Having moved to Quebec with the aid of Anna and Stefan in 1947, Teresa has single-handedly raised her son Christopher, with whom she was pregnant at Andrzej’s death. By 1962, Christopher is a college student and, as it happens, in a serious relationship with Anna and Stefan’s daughter, Monica. But this courtship is not as simple as those of their parents. Concrete wounds persist on both sides: for Christopher, the lifelong absence of a paternal icon; for Monica, an acute skepticism about the very possibility of love, having grown up in a marriage bereft of love. (“Does every marriage turn out like yours,” she painfully asks her father Stefan.)
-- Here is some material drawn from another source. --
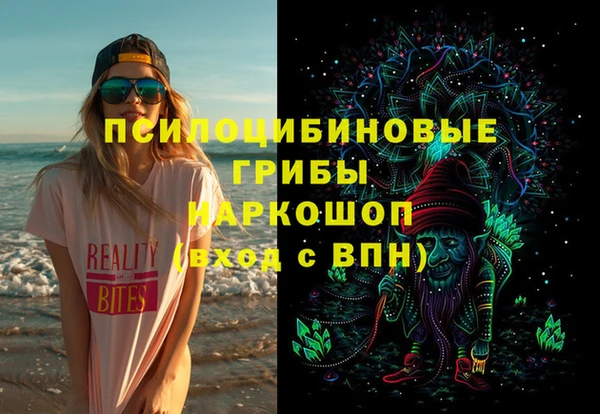 a pvp Карталы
The realism of the film hits home here: love is no game, and when it fails, tragic consequences ensue. One need only look around our culture to see the tsunami of destruction wrought by counterfeit love. And yet, by the end of the film, the enduring challenge of love—the call from Love Itself that every soul fight for true love and seek daily its renewal—moves each character to action. Anna, despairing over her husband’s consistent neglect and hardness of heart, attempts to return her wedding ring to the jeweler, but it does not register on the scale—“your husband must be alive, in which case neither of your rings, taken separately, will weigh anything,” he says. At this, and with the help of Father Adam, she comes to appreciate that the face she has come to despise—that of her husband—is in fact, for her, the face of Christ, the one she must love, the one about whom, at her judgment, Christ will most directly say, “You did it to me” (Mt 25:40).
Meanwhile, Christopher, compelled by his mother’s steadfast witness to the integrity of his father Andrzej’s love, faithfully perseveres in his pursuit of Monica despite more than a few awkward, even corny missteps. And Monica, in her own bold search to discover whether love is real, inspires her parents to confront their situation and, in the process, finds the answer she has been seeking.
Both the play (roughly 70 pages) and the film (87 minutes) are well worth their time, best in succession, and especially for couples to read aloud and watch together, whether dating, newlywed, or approaching a silver or golden anniversary. Indeed, The Jeweller’s Shop, in Pope Saint John Paul’s own estimation, was “the best possible film based on my play.” That can be said not simply because the film is faithful to the play in plot and script but, more fundamentally, because it penetrates to the heart of the play’s resounding theme: mankind is made for love, and life’s deepest and purest joys are discovered only when genuine love, with its constant demand for sacrifice and conversion, is lived. Against the alluring trappings of ephemeral love, so rife in our contemporary situation, it is real love—Love Himself—that constitutes the only true antidote: for, as Father Adam counsels, God is eternal, and the eternity of man can only pass through Love.